Now I'm looking up different graduate schools, and researching various financial aid things, and considering whether I would be able to work part-time and go to school or whether various programs would accept my somewhat baroque undergrad degree as an acceptable prerequisite or if I would have to take a lot of intro courses to get up to speed, and then I thought about portfolios... and realized that I basically have a big, blank year of doing dead-end work in the ideological armpit-pimple of the nation* and have absolutely nothing to show for it.
So pretty much now I'm looking for whatever entry-level design employment in pretty much any other city on the East Coast outside of NYC I can get and hoping that if I can just get out of Terabil, my right brain will wake up again and start making up for lost time.
*Anyone who's got real-name privilege, remind me to tell you sometime about the white-supremacy organization that's quartered here. And our newspaper, which likes to publish Michelle Malkin and Cal Thomas op-eds and letters-to-the-editor screeds about God-guns-and-gays. Oh, it's delightful.
5.17.2008
"Gay people already have the right to marry, they just have to marry someone of the opposite sex like heterosexuals have to."

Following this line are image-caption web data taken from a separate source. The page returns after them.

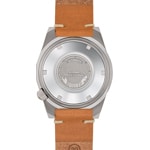 Squale 1521 Black Blasted Leather - 1521BKBL.PC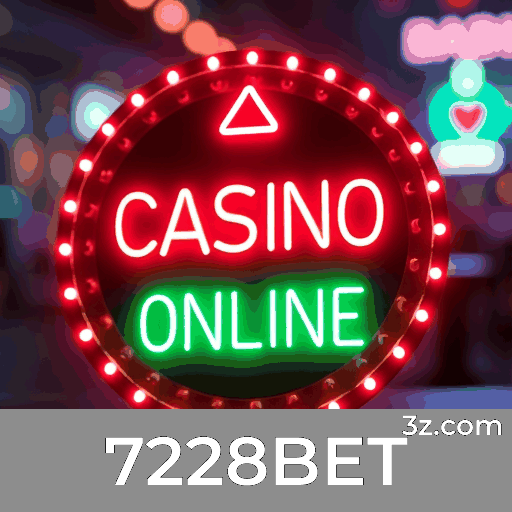 Desenvolvedores de Jogos e Inovação no 7228BET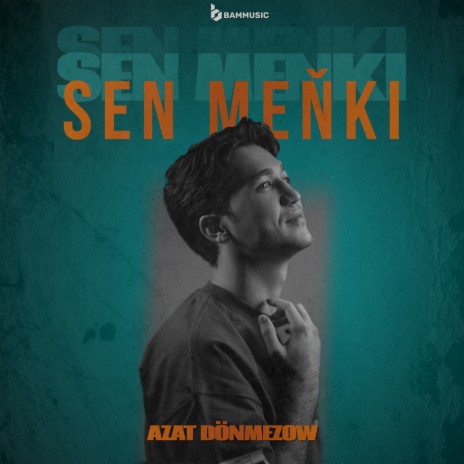 Sen Meňki | Boomplay Music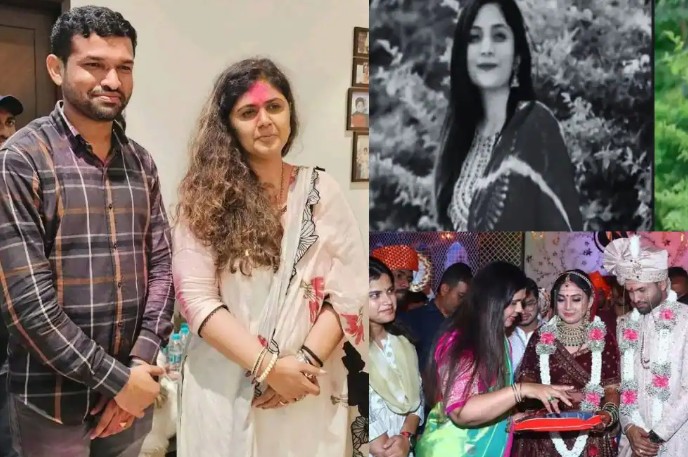 पत्नीच्या मृत्यू प्रकरणात पंकजा मुंडेंचे स्वीय सहाय्यक तीन दिवस एसआयटी पोलिस कोठडीत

By this logic, miscegenation laws were totally fair because everyone could marry, they just had to pick someone of their own race. See? Equality! Pay no attention to the emotional and social costs paid by lovers made strangers under law, or the societal costs of the racism and heterosexism these unequal marriage laws engender, and let's not question the compelling state interest in keeping a civil contract of mutual obligation between consenting adults gender-dependent, because we've got our Constitutional mint and rue nicely weighed out.
I always want to ask people who use this argument if they want to be the straight guy married to a lesbian, or the straight woman married to a gay man (assuming the lost cause straight guy in question doesn't retort "Hur hur, I'd marry a lesbian if I could watch!"). A variation on this one for the married heteros is "did you marry your husband/wife because they had a penis/vagina, or because you loved them and wanted to spend your life with them?"

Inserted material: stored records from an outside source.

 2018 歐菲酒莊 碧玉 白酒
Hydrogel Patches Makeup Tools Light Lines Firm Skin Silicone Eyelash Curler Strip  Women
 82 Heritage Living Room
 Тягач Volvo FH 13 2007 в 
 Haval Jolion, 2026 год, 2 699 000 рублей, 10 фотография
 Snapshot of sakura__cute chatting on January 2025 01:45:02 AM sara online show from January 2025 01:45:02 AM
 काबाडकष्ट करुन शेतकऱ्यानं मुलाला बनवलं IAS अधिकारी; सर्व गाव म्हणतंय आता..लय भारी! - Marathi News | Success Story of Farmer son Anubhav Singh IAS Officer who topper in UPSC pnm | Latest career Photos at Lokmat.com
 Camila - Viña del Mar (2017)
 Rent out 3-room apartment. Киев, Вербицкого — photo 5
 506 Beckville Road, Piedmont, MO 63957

Of course, this is rarely if ever a real argument. It's a "gotcha" argument made by people who are so entranced by their own cleverness that they can't be arsed to actually address the issues, like the "you're intolerant of my intolerance LOL!" schtick. And it can be logically countered with "Yes, and after sex-irrelevant marriage is law you'll have the right to marry someone you are constitutionally incapable of being sexually attracted to, just like I do now. Congratulations."
"Oh noes, bad timing! This is going to hurt more important political causes!"
Like there's ever a GOOD time. There will always be some bigger issue or more important thing that gays, or women, or transfolk, or people of color will have to take a back burner to.
The women's suffrage movement grew out of women in abolition movements who were angry at being barred from speaking at conferences about issues they were giving their hard work and money to. The second-wave feminist movement likewise grew out of women in antiwar and antiracist groups being relegated to making coffee and getting no credit for the work they did do.
For that matter, why are we trying to get progressive politicians elected in the first place? So we can DO something about this shit. If we can get it done sooner rather than later, then that's a GOOD thing. Bitching about how Middle America "isn't ready" isn't going to help anyone.